Subpixel-Rendering

Aktuellere Betriebssysteme, wie Mac OS X, Windows 7 und verschiedene Linux-Distributionen stellen Schriften mit „Subpixel-Rendering“ dar, um eine bessere Darstellung auf LCDs zu erreichen.

Microsoft hat das Verfahren bereits mit Windows XP unter dem Namen „ClearType“ eingeführt (siehe auch http://www.microsoft.com/typography/cleartypeinfo.mspx), wo es aber erst manuell eingeschaltet werden muß, da zum Zeitpunkt der Einführung LCDs noch nicht sehr weit verbreitet waren.

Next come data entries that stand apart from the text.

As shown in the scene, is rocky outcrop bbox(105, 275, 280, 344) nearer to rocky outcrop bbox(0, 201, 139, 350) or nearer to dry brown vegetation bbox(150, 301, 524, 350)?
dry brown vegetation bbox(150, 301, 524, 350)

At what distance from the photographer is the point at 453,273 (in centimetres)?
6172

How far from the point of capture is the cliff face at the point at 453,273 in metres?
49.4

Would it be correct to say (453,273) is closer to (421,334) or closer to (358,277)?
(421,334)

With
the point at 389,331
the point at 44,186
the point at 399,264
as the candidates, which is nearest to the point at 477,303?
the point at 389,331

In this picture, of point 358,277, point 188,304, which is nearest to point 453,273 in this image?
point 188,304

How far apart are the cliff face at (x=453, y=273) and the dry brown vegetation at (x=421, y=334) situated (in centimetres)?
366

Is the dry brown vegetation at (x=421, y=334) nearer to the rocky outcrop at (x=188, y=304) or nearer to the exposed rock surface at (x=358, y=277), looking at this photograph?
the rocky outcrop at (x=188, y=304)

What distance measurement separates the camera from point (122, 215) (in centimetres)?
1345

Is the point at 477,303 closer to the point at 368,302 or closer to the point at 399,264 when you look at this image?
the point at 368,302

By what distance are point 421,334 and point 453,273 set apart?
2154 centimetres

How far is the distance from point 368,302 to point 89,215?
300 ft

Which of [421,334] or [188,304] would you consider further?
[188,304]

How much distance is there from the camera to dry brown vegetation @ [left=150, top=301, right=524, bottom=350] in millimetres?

Unterschiede zwischen Bildröhren und LCDs

Bildröhren sind prinzipbedingt nicht in der Lage, einzelne Bildpunkte exakt auf RGB-Tripel abzubilden. Statt dessen besteht ein Bildpunkt, der von der Grafikkarte erzeugt wird, je nach Auflösung aus mehr oder weniger großen „Wolken“ von roten, grünen und blauen Punkten. Dadurch wird jede Darstellung immer leicht unscharf, gleichzeitig sind aber Treppen und Kanten an Linien und runden Formen nicht so stark ausgeprägt, da man einzelne Bildpunkte nicht mehr eindeutig erkennen kann:

Lochmaske

Bei LCDs dagegen wird jeder Bildpunkt exakt durch drei Subpixel dargestellt. Das Ergebnis ist ein sehr scharfes Bild, bei dem aber auch die Treppenbildung von schrägen Linien und runde Formen sehr deutlich wird:

LCD

Funktionsweise von Subpixel-Rendering

Ohne jede Kantenglättung werden Schriften nur in zwei Farben dargestellt, wie hier am Beispiel des Buchstaben „A“ in starker Vergrößerung:

Matrix des Buchstaben „A“

Tatsächlich ist der Buchstabe aber nicht so gleichförmig, wie er wirkt, wie man am Original mit höherer Auflösung erkennen kann:

Sieht man sich die Struktur auf einem LCD an, erkennt man auch die Subpixel, aus denen die Darstellung zusammengesetzt wird – hier am Beispiel einer RGB-Matrix, wie sie bei vielen LCDs üblich ist:

Matrix des Buchstaben „A“ mit RGB-Subpixeln

Man sieht deutlich, dass die Zahl der Subpixel wesentlich größer ist, als die Zahl der verwendeten Pixel in der schwarz/weiß-Darstellung. Genau das wird ausgenutzt, um die tatsächliche Form des Zeichens genauer abzubilden. So sind die Linien des Zeichens auf beiden Seiten nicht exakt gleich dick und teilweise schmaler als ein Pixel.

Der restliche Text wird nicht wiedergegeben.